(Beginning of SOURCE DATA)

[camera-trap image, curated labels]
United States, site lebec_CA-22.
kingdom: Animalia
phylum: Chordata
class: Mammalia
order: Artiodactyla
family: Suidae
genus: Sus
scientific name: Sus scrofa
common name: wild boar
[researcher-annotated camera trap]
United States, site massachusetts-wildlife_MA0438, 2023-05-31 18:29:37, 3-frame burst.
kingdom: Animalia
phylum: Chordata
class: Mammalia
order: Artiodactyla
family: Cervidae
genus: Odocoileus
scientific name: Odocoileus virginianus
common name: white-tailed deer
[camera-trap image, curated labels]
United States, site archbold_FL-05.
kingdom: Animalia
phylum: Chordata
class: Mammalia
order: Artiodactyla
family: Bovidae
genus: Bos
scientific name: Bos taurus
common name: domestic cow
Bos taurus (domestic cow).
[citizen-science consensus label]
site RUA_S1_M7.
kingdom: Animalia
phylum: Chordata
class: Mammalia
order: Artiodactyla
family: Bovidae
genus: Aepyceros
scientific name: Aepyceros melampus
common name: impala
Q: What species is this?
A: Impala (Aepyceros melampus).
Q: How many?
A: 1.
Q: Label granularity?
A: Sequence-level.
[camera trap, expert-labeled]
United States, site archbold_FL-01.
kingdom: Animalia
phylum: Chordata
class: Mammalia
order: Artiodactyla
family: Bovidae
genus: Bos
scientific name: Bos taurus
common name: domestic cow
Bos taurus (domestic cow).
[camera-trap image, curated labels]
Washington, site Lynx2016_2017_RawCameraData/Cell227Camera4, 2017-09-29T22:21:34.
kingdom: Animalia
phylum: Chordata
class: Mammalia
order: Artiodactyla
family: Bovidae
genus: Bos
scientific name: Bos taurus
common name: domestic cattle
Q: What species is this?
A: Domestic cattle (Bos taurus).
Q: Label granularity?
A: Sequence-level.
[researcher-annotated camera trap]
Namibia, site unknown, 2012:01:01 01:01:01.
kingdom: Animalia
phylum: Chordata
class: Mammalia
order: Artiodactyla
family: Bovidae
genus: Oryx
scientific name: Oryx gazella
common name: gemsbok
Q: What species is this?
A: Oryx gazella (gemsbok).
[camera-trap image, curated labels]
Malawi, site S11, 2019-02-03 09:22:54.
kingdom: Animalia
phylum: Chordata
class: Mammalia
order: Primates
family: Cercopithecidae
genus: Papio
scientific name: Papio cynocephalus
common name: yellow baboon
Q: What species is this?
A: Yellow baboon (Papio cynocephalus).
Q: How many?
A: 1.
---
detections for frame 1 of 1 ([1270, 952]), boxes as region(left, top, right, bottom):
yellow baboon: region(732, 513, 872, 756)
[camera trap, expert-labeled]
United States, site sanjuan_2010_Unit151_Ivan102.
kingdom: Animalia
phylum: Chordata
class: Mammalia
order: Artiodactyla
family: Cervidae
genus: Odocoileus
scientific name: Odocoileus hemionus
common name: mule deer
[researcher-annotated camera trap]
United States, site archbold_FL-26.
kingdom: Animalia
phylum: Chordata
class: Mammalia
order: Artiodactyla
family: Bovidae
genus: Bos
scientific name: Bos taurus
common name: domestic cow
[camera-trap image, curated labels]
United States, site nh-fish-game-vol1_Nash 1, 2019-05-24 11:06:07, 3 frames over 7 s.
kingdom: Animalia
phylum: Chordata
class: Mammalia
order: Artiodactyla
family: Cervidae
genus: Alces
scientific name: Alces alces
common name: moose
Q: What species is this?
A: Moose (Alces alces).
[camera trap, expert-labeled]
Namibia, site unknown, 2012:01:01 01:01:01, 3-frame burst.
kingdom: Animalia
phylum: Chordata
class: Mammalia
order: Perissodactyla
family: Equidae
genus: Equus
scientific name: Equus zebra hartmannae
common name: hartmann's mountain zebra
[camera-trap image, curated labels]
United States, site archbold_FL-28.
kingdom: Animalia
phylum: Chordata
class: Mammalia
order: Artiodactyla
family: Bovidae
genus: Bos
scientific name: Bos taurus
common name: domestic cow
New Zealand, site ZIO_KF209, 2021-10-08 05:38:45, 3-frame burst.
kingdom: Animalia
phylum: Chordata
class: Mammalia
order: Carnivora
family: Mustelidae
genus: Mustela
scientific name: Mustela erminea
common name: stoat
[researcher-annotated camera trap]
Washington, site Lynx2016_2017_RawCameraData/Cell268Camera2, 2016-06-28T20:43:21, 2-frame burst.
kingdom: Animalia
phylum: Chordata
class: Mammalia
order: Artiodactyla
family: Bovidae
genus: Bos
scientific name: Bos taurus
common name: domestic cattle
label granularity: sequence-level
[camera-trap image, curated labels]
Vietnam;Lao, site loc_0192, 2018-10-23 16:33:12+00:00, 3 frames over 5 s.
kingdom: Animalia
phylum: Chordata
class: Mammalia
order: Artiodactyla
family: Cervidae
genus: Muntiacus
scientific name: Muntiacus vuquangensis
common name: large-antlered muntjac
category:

(End of SOURCE DATA)

DESCRIPTION OF THE TASK: The answer should consist of all the lines above, retyped exactly.

SOLUTION TO THE PROBLEM:
[camera-trap image, curated labels]
United States, site lebec_CA-22.
kingdom: Animalia
phylum: Chordata
class: Mammalia
order: Artiodactyla
family: Suidae
genus: Sus
scientific name: Sus scrofa
common name: wild boar
[researcher-annotated camera trap]
United States, site massachusetts-wildlife_MA0438, 2023-05-31 18:29:37, 3-frame burst.
kingdom: Animalia
phylum: Chordata
class: Mammalia
order: Artiodactyla
family: Cervidae
genus: Odocoileus
scientific name: Odocoileus virginianus
common name: white-tailed deer
[camera-trap image, curated labels]
United States, site archbold_FL-05.
kingdom: Animalia
phylum: Chordata
class: Mammalia
order: Artiodactyla
family: Bovidae
genus: Bos
scientific name: Bos taurus
common name: domestic cow
Bos taurus (domestic cow).
[citizen-science consensus label]
site RUA_S1_M7.
kingdom: Animalia
phylum: Chordata
class: Mammalia
order: Artiodactyla
family: Bovidae
genus: Aepyceros
scientific name: Aepyceros melampus
common name: impala
Q: What species is this?
A: Impala (Aepyceros melampus).
Q: How many?
A: 1.
Q: Label granularity?
A: Sequence-level.
[camera trap, expert-labeled]
United States, site archbold_FL-01.
kingdom: Animalia
phylum: Chordata
class: Mammalia
order: Artiodactyla
family: Bovidae
genus: Bos
scientific name: Bos taurus
common name: domestic cow
Bos taurus (domestic cow).
[camera-trap image, curated labels]
Washington, site Lynx2016_2017_RawCameraData/Cell227Camera4, 2017-09-29T22:21:34.
kingdom: Animalia
phylum: Chordata
class: Mammalia
order: Artiodactyla
family: Bovidae
genus: Bos
scientific name: Bos taurus
common name: domestic cattle
Q: What species is this?
A: Domestic cattle (Bos taurus).
Q: Label granularity?
A: Sequence-level.
[researcher-annotated camera trap]
Namibia, site unknown, 2012:01:01 01:01:01.
kingdom: Animalia
phylum: Chordata
class: Mammalia
order: Artiodactyla
family: Bovidae
genus: Oryx
scientific name: Oryx gazella
common name: gemsbok
Q: What species is this?
A: Oryx gazella (gemsbok).
[camera-trap image, curated labels]
Malawi, site S11, 2019-02-03 09:22:54.
kingdom: Animalia
phylum: Chordata
class: Mammalia
order: Primates
family: Cercopithecidae
genus: Papio
scientific name: Papio cynocephalus
common name: yellow baboon
Q: What species is this?
A: Yellow baboon (Papio cynocephalus).
Q: How many?
A: 1.
---
detections for frame 1 of 1 ([1270, 952]), boxes as region(left, top, right, bottom):
yellow baboon: region(732, 513, 872, 756)
[camera trap, expert-labeled]
United States, site sanjuan_2010_Unit151_Ivan102.
kingdom: Animalia
phylum: Chordata
class: Mammalia
order: Artiodactyla
family: Cervidae
genus: Odocoileus
scientific name: Odocoileus hemionus
common name: mule deer
[researcher-annotated camera trap]
United States, site archbold_FL-26.
kingdom: Animalia
phylum: Chordata
class: Mammalia
order: Artiodactyla
family: Bovidae
genus: Bos
scientific name: Bos taurus
common name: domestic cow
[camera-trap image, curated labels]
United States, site nh-fish-game-vol1_Nash 1, 2019-05-24 11:06:07, 3 frames over 7 s.
kingdom: Animalia
phylum: Chordata
class: Mammalia
order: Artiodactyla
family: Cervidae
genus: Alces
scientific name: Alces alces
common name: moose
Q: What species is this?
A: Moose (Alces alces).
[camera trap, expert-labeled]
Namibia, site unknown, 2012:01:01 01:01:01, 3-frame burst.
kingdom: Animalia
phylum: Chordata
class: Mammalia
order: Perissodactyla
family: Equidae
genus: Equus
scientific name: Equus zebra hartmannae
common name: hartmann's mountain zebra
[camera-trap image, curated labels]
United States, site archbold_FL-28.
kingdom: Animalia
phylum: Chordata
class: Mammalia
order: Artiodactyla
family: Bovidae
genus: Bos
scientific name: Bos taurus
common name: domestic cow
New Zealand, site ZIO_KF209, 2021-10-08 05:38:45, 3-frame burst.
kingdom: Animalia
phylum: Chordata
class: Mammalia
order: Carnivora
family: Mustelidae
genus: Mustela
scientific name: Mustela erminea
common name: stoat
[researcher-annotated camera trap]
Washington, site Lynx2016_2017_RawCameraData/Cell268Camera2, 2016-06-28T20:43:21, 2-frame burst.
kingdom: Animalia
phylum: Chordata
class: Mammalia
order: Artiodactyla
family: Bovidae
genus: Bos
scientific name: Bos taurus
common name: domestic cattle
label granularity: sequence-level
[camera-trap image, curated labels]
Vietnam;Lao, site loc_0192, 2018-10-23 16:33:12+00:00, 3 frames over 5 s.
kingdom: Animalia
phylum: Chordata
class: Mammalia
order: Artiodactyla
family: Cervidae
genus: Muntiacus
scientific name: Muntiacus vuquangensis
common name: large-antlered muntjac
category:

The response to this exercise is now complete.